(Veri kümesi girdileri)
-------

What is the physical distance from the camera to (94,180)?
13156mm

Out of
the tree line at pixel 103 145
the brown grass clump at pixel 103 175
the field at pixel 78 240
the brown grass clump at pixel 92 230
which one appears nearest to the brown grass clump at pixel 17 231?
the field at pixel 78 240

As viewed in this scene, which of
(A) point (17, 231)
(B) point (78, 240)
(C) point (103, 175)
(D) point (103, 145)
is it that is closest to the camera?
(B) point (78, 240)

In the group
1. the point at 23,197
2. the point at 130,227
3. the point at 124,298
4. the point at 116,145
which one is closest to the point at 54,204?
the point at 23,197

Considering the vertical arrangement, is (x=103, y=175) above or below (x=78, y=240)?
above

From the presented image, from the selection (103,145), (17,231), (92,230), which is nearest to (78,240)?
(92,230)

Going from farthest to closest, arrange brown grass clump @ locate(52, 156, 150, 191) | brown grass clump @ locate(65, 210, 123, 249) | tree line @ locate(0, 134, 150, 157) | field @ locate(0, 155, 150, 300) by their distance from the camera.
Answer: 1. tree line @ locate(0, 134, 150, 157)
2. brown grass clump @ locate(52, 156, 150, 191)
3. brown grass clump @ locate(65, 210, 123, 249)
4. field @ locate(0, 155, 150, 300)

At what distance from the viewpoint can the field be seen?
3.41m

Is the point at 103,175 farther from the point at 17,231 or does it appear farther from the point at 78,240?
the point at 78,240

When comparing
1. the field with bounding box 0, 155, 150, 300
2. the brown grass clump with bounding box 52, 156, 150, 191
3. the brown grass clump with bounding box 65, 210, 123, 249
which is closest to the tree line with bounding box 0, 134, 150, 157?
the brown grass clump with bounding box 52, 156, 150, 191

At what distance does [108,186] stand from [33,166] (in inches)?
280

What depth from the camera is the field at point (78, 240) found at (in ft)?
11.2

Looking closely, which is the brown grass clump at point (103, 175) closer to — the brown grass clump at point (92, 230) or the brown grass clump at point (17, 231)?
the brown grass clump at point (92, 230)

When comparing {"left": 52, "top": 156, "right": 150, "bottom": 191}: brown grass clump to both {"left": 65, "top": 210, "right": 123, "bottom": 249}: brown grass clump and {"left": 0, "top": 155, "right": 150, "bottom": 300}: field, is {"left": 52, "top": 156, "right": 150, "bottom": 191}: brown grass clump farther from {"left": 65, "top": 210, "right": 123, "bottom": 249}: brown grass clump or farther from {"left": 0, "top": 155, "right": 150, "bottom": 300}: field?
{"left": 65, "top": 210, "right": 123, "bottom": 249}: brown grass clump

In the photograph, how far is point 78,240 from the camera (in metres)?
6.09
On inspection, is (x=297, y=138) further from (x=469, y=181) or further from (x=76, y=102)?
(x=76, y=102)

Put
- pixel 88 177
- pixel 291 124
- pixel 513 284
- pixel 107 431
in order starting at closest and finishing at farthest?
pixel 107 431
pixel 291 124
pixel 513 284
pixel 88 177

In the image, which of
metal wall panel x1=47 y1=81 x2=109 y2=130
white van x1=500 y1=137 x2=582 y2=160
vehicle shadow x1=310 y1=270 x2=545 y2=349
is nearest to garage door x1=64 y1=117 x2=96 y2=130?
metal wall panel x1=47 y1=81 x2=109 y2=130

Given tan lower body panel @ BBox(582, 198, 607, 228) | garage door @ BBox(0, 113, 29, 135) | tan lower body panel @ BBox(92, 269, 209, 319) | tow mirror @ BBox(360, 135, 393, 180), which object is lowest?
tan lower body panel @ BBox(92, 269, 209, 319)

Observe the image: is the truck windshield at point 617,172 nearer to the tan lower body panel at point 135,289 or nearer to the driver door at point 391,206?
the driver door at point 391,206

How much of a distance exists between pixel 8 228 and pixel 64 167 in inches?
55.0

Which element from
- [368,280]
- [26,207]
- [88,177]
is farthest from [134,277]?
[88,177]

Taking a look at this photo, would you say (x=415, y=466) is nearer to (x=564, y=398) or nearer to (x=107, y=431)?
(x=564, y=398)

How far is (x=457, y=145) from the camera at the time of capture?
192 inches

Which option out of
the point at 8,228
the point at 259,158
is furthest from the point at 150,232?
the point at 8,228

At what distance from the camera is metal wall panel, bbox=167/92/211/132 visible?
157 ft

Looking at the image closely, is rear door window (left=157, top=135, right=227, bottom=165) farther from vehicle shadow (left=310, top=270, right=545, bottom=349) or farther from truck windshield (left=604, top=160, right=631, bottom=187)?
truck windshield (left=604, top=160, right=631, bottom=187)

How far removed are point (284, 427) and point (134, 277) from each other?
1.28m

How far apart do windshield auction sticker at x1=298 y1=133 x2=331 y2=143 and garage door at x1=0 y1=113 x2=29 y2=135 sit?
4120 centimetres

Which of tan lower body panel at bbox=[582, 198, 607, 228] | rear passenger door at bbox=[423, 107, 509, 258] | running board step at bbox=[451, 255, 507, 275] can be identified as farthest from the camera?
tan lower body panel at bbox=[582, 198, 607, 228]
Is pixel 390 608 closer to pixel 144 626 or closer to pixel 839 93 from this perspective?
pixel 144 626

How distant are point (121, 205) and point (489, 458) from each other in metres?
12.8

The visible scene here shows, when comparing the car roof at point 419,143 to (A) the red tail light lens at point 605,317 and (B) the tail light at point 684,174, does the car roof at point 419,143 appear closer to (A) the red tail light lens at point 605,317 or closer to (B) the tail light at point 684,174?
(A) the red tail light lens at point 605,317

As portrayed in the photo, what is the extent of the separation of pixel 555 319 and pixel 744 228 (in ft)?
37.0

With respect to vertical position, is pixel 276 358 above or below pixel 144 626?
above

-------

Alıştırmanın amacı -> Yukarıdaki malzemenin bütün satırlarını, boş satırları atlayarak numaralı bir liste biçiminde veriniz.

Yazılı yanıt ->
1. What is the physical distance from the camera to (94,180)?
2. 13156mm
3. Out of
4. the tree line at pixel 103 145
5. the brown grass clump at pixel 103 175
6. the field at pixel 78 240
7. the brown grass clump at pixel 92 230
8. which one appears nearest to the brown grass clump at pixel 17 231?
9. the field at pixel 78 240
10. As viewed in this scene, which of
11. (A) point (17, 231)
12. (B) point (78, 240)
13. (C) point (103, 175)
14. (D) point (103, 145)
15. is it that is closest to the camera?
16. (B) point (78, 240)
17. In the group
18. 1. the point at 23,197
19. 2. the point at 130,227
20. 3. the point at 124,298
21. 4. the point at 116,145
22. which one is closest to the point at 54,204?
23. the point at 23,197
24. Considering the vertical arrangement, is (x=103, y=175) above or below (x=78, y=240)?
25. above
26. From the presented image, from the selection (103,145), (17,231), (92,230), which is nearest to (78,240)?
27. (92,230)
28. Going from farthest to closest, arrange brown grass clump @ locate(52, 156, 150, 191) | brown grass clump @ locate(65, 210, 123, 249) | tree line @ locate(0, 134, 150, 157) | field @ locate(0, 155, 150, 300) by their distance from the camera.
29. Answer: 1. tree line @ locate(0, 134, 150, 157)
30. 2. brown grass clump @ locate(52, 156, 150, 191)
31. 3. brown grass clump @ locate(65, 210, 123, 249)
32. 4. field @ locate(0, 155, 150, 300)
33. At what distance from the viewpoint can the field be seen?
34. 3.41m
35. Is the point at 103,175 farther from the point at 17,231 or does it appear farther from the point at 78,240?
36. the point at 78,240
37. When comparing
38. 1. the field with bounding box 0, 155, 150, 300
39. 2. the brown grass clump with bounding box 52, 156, 150, 191
40. 3. the brown grass clump with bounding box 65, 210, 123, 249
41. which is closest to the tree line with bounding box 0, 134, 150, 157?
42. the brown grass clump with bounding box 52, 156, 150, 191
43. At what distance does [108,186] stand from [33,166] (in inches)?
44. 280
45. What depth from the camera is the field at point (78, 240) found at (in ft)?
46. 11.2
47. Looking closely, which is the brown grass clump at point (103, 175) closer to — the brown grass clump at point (92, 230) or the brown grass clump at point (17, 231)?
48. the brown grass clump at point (92, 230)
49. When comparing {"left": 52, "top": 156, "right": 150, "bottom": 191}: brown grass clump to both {"left": 65, "top": 210, "right": 123, "bottom": 249}: brown grass clump and {"left": 0, "top": 155, "right": 150, "bottom": 300}: field, is {"left": 52, "top": 156, "right": 150, "bottom": 191}: brown grass clump farther from {"left": 65, "top": 210, "right": 123, "bottom": 249}: brown grass clump or farther from {"left": 0, "top": 155, "right": 150, "bottom": 300}: field?
50. {"left": 65, "top": 210, "right": 123, "bottom": 249}: brown grass clump
51. In the photograph, how far is point 78,240 from the camera (in metres)?
52. 6.09
53. On inspection, is (x=297, y=138) further from (x=469, y=181) or further from (x=76, y=102)?
54. (x=76, y=102)
55. Put
56. - pixel 88 177
57. - pixel 291 124
58. - pixel 513 284
59. - pixel 107 431
60. in order starting at closest and finishing at farthest?
61. pixel 107 431
62. pixel 291 124
63. pixel 513 284
64. pixel 88 177
65. In the image, which of
66. metal wall panel x1=47 y1=81 x2=109 y2=130
67. white van x1=500 y1=137 x2=582 y2=160
68. vehicle shadow x1=310 y1=270 x2=545 y2=349
69. is nearest to garage door x1=64 y1=117 x2=96 y2=130?
70. metal wall panel x1=47 y1=81 x2=109 y2=130
71. Given tan lower body panel @ BBox(582, 198, 607, 228) | garage door @ BBox(0, 113, 29, 135) | tan lower body panel @ BBox(92, 269, 209, 319) | tow mirror @ BBox(360, 135, 393, 180), which object is lowest?
72. tan lower body panel @ BBox(92, 269, 209, 319)
73. Observe the image: is the truck windshield at point 617,172 nearer to the tan lower body panel at point 135,289 or nearer to the driver door at point 391,206?
74. the driver door at point 391,206
75. How much of a distance exists between pixel 8 228 and pixel 64 167 in inches?
76. 55.0
77. Which element from
78. - [368,280]
79. - [26,207]
80. - [88,177]
81. is farthest from [134,277]?
82. [88,177]
83. Taking a look at this photo, would you say (x=415, y=466) is nearer to (x=564, y=398) or nearer to (x=107, y=431)?
84. (x=564, y=398)
85. How far is (x=457, y=145) from the camera at the time of capture?
86. 192 inches
87. Which option out of
88. the point at 8,228
89. the point at 259,158
90. is furthest from the point at 150,232?
91. the point at 8,228
92. At what distance from the camera is metal wall panel, bbox=167/92/211/132 visible?
93. 157 ft
94. Looking at the image closely, is rear door window (left=157, top=135, right=227, bottom=165) farther from vehicle shadow (left=310, top=270, right=545, bottom=349) or farther from truck windshield (left=604, top=160, right=631, bottom=187)?
95. truck windshield (left=604, top=160, right=631, bottom=187)
96. How far removed are point (284, 427) and point (134, 277) from each other?
97. 1.28m
98. How far apart do windshield auction sticker at x1=298 y1=133 x2=331 y2=143 and garage door at x1=0 y1=113 x2=29 y2=135 sit?
99. 4120 centimetres
100. Which of tan lower body panel at bbox=[582, 198, 607, 228] | rear passenger door at bbox=[423, 107, 509, 258] | running board step at bbox=[451, 255, 507, 275] can be identified as farthest from the camera?
101. tan lower body panel at bbox=[582, 198, 607, 228]
102. Is pixel 390 608 closer to pixel 144 626 or closer to pixel 839 93 from this perspective?
103. pixel 144 626
104. How distant are point (121, 205) and point (489, 458) from each other in metres?
105. 12.8
106. The visible scene here shows, when comparing the car roof at point 419,143 to (A) the red tail light lens at point 605,317 and (B) the tail light at point 684,174, does the car roof at point 419,143 appear closer to (A) the red tail light lens at point 605,317 or closer to (B) the tail light at point 684,174?
107. (A) the red tail light lens at point 605,317
108. As portrayed in the photo, what is the extent of the separation of pixel 555 319 and pixel 744 228 (in ft)?
109. 37.0
110. With respect to vertical position, is pixel 276 358 above or below pixel 144 626?
111. above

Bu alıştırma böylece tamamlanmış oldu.